## SUPPLIED MATERIAL

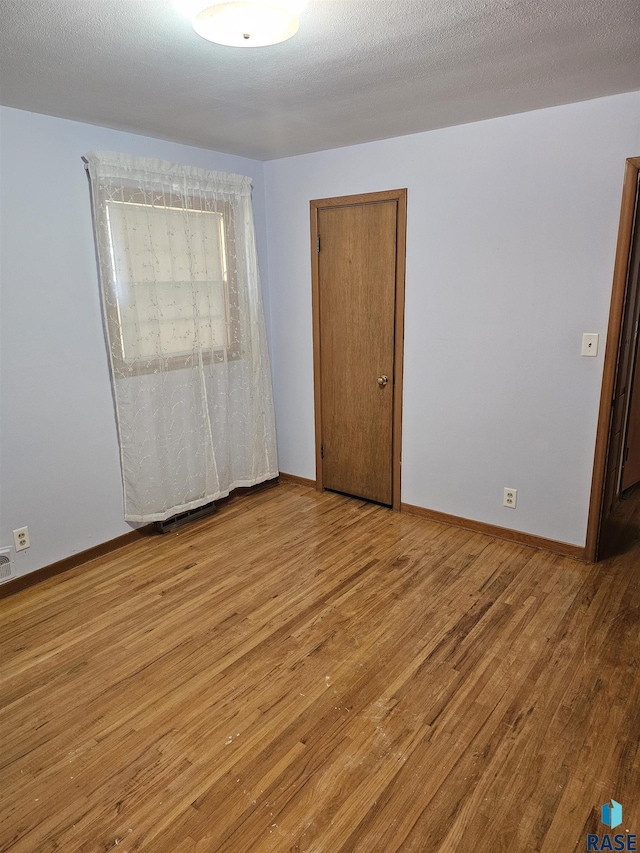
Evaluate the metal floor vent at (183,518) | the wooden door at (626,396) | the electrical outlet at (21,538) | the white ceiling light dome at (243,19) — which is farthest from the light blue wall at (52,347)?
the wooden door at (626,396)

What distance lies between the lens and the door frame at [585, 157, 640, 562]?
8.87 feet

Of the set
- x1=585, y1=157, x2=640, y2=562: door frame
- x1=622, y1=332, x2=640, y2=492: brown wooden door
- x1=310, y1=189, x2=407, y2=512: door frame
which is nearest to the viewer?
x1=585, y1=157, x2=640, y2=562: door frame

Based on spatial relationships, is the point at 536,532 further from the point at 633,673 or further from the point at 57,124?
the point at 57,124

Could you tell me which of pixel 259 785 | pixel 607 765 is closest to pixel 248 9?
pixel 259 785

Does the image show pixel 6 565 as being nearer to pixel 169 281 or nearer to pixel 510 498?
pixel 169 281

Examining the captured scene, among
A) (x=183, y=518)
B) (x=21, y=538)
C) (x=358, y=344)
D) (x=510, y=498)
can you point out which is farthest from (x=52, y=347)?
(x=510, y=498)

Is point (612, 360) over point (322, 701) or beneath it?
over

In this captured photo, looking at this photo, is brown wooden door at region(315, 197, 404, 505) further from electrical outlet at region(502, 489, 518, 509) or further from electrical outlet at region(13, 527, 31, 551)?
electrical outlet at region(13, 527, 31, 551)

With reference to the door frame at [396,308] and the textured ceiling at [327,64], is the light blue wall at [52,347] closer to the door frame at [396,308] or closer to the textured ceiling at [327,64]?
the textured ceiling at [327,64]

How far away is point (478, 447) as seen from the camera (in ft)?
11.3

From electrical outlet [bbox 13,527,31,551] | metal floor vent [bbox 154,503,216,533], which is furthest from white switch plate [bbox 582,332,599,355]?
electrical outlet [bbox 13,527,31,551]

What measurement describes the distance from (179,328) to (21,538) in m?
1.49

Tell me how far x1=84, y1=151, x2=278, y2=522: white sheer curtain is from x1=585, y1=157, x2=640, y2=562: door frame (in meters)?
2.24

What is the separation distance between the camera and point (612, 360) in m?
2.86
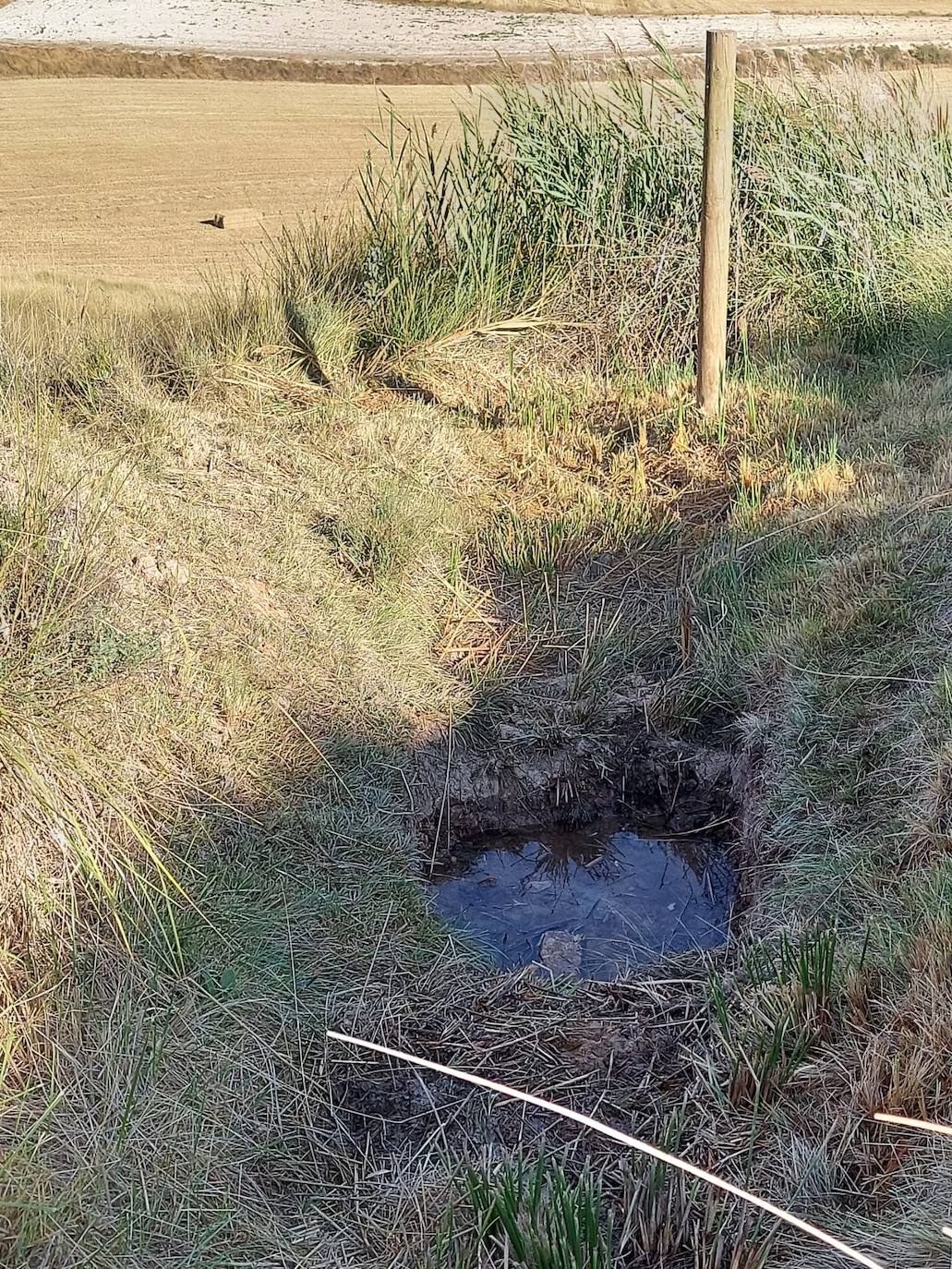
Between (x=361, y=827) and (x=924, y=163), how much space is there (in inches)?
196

* * *

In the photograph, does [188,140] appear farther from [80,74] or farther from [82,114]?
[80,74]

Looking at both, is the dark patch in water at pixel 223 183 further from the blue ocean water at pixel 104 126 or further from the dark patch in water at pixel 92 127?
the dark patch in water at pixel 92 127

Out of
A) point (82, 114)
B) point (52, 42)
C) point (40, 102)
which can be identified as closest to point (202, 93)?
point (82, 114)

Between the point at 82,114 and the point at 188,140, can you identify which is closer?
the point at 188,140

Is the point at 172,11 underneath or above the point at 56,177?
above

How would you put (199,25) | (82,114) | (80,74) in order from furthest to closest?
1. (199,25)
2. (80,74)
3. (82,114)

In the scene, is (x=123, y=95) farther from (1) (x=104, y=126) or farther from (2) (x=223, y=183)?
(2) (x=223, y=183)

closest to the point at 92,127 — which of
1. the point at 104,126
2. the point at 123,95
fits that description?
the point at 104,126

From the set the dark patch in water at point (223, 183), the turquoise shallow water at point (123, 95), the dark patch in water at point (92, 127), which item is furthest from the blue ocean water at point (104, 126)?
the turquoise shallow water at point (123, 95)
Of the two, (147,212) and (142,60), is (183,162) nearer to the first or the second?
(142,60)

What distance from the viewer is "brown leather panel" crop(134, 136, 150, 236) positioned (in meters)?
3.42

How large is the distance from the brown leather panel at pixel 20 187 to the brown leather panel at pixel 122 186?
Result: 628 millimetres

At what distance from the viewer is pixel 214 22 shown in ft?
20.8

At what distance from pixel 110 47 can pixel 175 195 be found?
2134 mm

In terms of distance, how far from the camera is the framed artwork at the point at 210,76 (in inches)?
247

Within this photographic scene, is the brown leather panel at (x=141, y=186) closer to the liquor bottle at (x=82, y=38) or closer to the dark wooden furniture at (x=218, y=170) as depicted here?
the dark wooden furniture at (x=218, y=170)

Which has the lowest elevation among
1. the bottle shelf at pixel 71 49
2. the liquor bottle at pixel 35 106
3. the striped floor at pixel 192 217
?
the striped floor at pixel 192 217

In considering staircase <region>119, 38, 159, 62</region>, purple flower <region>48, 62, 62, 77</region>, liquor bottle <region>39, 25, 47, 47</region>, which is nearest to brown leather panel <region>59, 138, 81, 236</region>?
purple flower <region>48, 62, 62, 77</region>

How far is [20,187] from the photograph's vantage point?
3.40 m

## SET EXERCISE
Extract every line of the records above that contains the word "dark".

## RESULT OF THE TASK
Looking at both, is the dark patch in water at pixel 223 183 further from the blue ocean water at pixel 104 126 or further from the dark patch in water at pixel 92 127?
the dark patch in water at pixel 92 127
From the set the dark patch in water at point (223, 183), the turquoise shallow water at point (123, 95), the dark patch in water at point (92, 127), which item is furthest from the blue ocean water at point (104, 126)?
Within this photographic scene, is the brown leather panel at (x=141, y=186) closer to the liquor bottle at (x=82, y=38) or closer to the dark wooden furniture at (x=218, y=170) as depicted here?
the dark wooden furniture at (x=218, y=170)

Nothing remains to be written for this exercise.